> _Written problem_:
Render the data below as a Markdown table with the columns No. and Line. Give each nonblank line its own numbered row.

* Begin Data to use *

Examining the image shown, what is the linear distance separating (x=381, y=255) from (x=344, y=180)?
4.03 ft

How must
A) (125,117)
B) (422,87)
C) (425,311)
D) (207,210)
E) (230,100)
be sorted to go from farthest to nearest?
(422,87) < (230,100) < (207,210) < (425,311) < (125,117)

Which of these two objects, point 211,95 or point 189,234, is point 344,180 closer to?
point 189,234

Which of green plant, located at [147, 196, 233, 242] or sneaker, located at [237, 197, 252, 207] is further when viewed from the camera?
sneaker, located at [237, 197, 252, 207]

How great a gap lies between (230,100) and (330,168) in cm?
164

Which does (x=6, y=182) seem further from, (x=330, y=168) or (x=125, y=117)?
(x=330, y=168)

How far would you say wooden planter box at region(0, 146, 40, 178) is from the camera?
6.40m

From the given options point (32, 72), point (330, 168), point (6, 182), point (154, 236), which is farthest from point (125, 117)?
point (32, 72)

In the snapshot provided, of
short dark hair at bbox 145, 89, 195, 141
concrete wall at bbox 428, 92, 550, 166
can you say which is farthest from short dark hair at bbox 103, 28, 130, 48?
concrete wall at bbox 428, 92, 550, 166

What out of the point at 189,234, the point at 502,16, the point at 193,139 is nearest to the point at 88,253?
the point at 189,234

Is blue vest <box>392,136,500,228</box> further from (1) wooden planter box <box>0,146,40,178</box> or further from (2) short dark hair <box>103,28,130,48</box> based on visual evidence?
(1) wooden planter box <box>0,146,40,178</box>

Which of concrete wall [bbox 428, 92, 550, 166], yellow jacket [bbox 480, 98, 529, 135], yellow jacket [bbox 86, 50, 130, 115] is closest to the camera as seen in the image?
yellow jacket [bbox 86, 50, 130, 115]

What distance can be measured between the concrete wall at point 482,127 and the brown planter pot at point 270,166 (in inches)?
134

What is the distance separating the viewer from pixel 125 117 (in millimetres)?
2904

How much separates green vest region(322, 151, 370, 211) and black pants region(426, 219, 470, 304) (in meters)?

* End Data to use *

> _Solution below_:
| No. | Line |
|---|---|
| 1 | Examining the image shown, what is the linear distance separating (x=381, y=255) from (x=344, y=180)? |
| 2 | 4.03 ft |
| 3 | How must |
| 4 | A) (125,117) |
| 5 | B) (422,87) |
| 6 | C) (425,311) |
| 7 | D) (207,210) |
| 8 | E) (230,100) |
| 9 | be sorted to go from farthest to nearest? |
| 10 | (422,87) < (230,100) < (207,210) < (425,311) < (125,117) |
| 11 | Which of these two objects, point 211,95 or point 189,234, is point 344,180 closer to? |
| 12 | point 189,234 |
| 13 | Which of green plant, located at [147, 196, 233, 242] or sneaker, located at [237, 197, 252, 207] is further when viewed from the camera? |
| 14 | sneaker, located at [237, 197, 252, 207] |
| 15 | How great a gap lies between (230,100) and (330,168) in cm? |
| 16 | 164 |
| 17 | Which does (x=6, y=182) seem further from, (x=330, y=168) or (x=125, y=117)? |
| 18 | (x=330, y=168) |
| 19 | How far would you say wooden planter box at region(0, 146, 40, 178) is from the camera? |
| 20 | 6.40m |
| 21 | From the given options point (32, 72), point (330, 168), point (6, 182), point (154, 236), which is farthest from point (125, 117)? |
| 22 | point (32, 72) |
| 23 | In the snapshot provided, of |
| 24 | short dark hair at bbox 145, 89, 195, 141 |
| 25 | concrete wall at bbox 428, 92, 550, 166 |
| 26 | can you say which is farthest from short dark hair at bbox 103, 28, 130, 48? |
| 27 | concrete wall at bbox 428, 92, 550, 166 |
| 28 | What out of the point at 189,234, the point at 502,16, the point at 193,139 is nearest to the point at 88,253? |
| 29 | the point at 189,234 |
| 30 | Is blue vest <box>392,136,500,228</box> further from (1) wooden planter box <box>0,146,40,178</box> or further from (2) short dark hair <box>103,28,130,48</box> based on visual evidence? |
| 31 | (1) wooden planter box <box>0,146,40,178</box> |
| 32 | Which of concrete wall [bbox 428, 92, 550, 166], yellow jacket [bbox 480, 98, 529, 135], yellow jacket [bbox 86, 50, 130, 115] is closest to the camera as seen in the image? |
| 33 | yellow jacket [bbox 86, 50, 130, 115] |
| 34 | What distance can be measured between the concrete wall at point 482,127 and the brown planter pot at point 270,166 (in inches)? |
| 35 | 134 |
| 36 | What is the distance separating the viewer from pixel 125 117 (in millimetres)? |
| 37 | 2904 |
| 38 | How much separates green vest region(322, 151, 370, 211) and black pants region(426, 219, 470, 304) (in meters)? |